Loneliness...The Anti-Medicine

We live in a busy world. People we meet and people we know are often too busy to spend time together. It's through connection that our souls get recharged. Research continually shows that those who have social connections are healthier and live longer, more joyful lives.

Things often change when someone is diagnosed with a chronic or life-threatening illness. The social lines get blurred and many who were in your network shy away either out of fear or simply never being exposed to someone with health challenges. Where does this leave the person with the diagnosis? It often creates a social and emotional exile for the patient and that's the last thing anyone would prescribe for someone facing an illness.

It's crucial to your well-being, the success of your treatment, and your sanity to create a social, emotional and spiritual switchboard. Yes, I'm saying that it will be up to you because others won't know what they're supposed to do. I can tell you that friends and family will often rally at the beginning, but if the illness is prolonged or will last a lifetime it often dissolves from their consciousness.

Find places and people who understand your life story. You can often find resources by reading books about people who are facing the same challenges. They will offer resources and provide hope for conquering loneliness.

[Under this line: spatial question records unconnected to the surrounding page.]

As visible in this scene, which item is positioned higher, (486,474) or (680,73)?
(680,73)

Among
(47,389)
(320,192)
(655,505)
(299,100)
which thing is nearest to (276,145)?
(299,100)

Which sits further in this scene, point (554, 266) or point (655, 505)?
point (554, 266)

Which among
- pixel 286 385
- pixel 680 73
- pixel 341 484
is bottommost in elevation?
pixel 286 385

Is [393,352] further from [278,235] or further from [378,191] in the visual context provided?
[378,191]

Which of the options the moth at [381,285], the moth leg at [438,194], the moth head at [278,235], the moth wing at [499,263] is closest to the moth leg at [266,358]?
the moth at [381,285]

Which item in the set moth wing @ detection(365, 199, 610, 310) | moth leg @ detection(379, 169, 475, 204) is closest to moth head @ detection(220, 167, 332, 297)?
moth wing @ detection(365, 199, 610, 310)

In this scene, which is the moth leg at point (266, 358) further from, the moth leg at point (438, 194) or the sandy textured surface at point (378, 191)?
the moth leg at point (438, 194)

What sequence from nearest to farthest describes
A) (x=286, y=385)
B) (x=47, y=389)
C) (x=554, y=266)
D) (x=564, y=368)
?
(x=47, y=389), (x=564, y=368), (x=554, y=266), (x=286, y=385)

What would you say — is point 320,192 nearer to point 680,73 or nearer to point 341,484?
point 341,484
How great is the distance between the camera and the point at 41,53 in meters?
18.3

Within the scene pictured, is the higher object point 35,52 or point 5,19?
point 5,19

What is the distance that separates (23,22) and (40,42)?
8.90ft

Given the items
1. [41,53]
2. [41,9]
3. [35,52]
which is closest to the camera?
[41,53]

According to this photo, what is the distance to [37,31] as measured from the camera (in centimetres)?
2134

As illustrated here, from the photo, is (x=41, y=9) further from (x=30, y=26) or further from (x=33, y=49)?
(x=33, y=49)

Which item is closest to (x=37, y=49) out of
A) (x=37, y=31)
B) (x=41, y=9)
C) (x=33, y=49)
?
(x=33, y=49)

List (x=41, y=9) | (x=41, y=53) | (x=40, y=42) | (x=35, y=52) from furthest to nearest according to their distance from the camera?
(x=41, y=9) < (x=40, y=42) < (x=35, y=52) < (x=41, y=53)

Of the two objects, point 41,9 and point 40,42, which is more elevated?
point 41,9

Recruit a tribe who will support, invigorate and enthusiastically taunt you to be the best you possible. I think you'll be amazed at the results.

2/19/2015 8:00:00 AM
Greg Katz
Written by Greg Katz
As a patient empowerment strategist I guide those facing a chronic or life-threatening illness through education, support and inspiration. The goal is for each person to become their own health advocate!
View Full Profile Website: http://www.survivingstrong.com/

Comments
I just moved across the country and trying to meet people in a new place, that already have their groups of friends is really tough. I'd love to hear others ideas on how to go about meeting new friends.
Posted by Rachel

I think what's important is learning to enjoy your own company and that of 'nature', which in my mind can actually be thought of as another 'friend', albeit one with whom you can not have a back and forth conversation. ;-) But as someone who's very independent, yet at the same time very social, I feel very lucky that I am so independent and have no problem spending time alone. As such, I rarely feel lonely, and yet I have plenty of friends and hobbies that can fill up the rest of my time, when I choose to do so. I love nature, and so often go hiking, do gardening, birding, etc. This all makes me very happy. I have friends of all ages...much younger and much older. I have many hobbies that enable me to interact with others...I'm on a billiards team...I dance...I travel a lot...I host people from all over the world through airbnb...I attend Feastly dinners in my city.... etc. You have to be creative and positive in order to attract others to you. (No one wants to be around a person who comes off as depressed or 'lonely'. Remember that one need not be 'lonely' just because one is alone. There are plenty of lonely couples out there...believe me!)
Posted by lisa
I know what you mean. I have no friends. No church. No family to speak of.
Being lonely, yet being a people person, makes me go out to eat a lot...just to be around people I know...and who will treat me well. And I cannot lose the weight, that I so direly need to lose, if I go out to eat.

I have been thinking of joining the Senior Center, in my town, and find a single woman, my age, and we can be friends. Someone who may have disabilities like mine. I swore off men. The men my age seem to desire women much younger and fitter!

A good friend will do me well! I would like a few!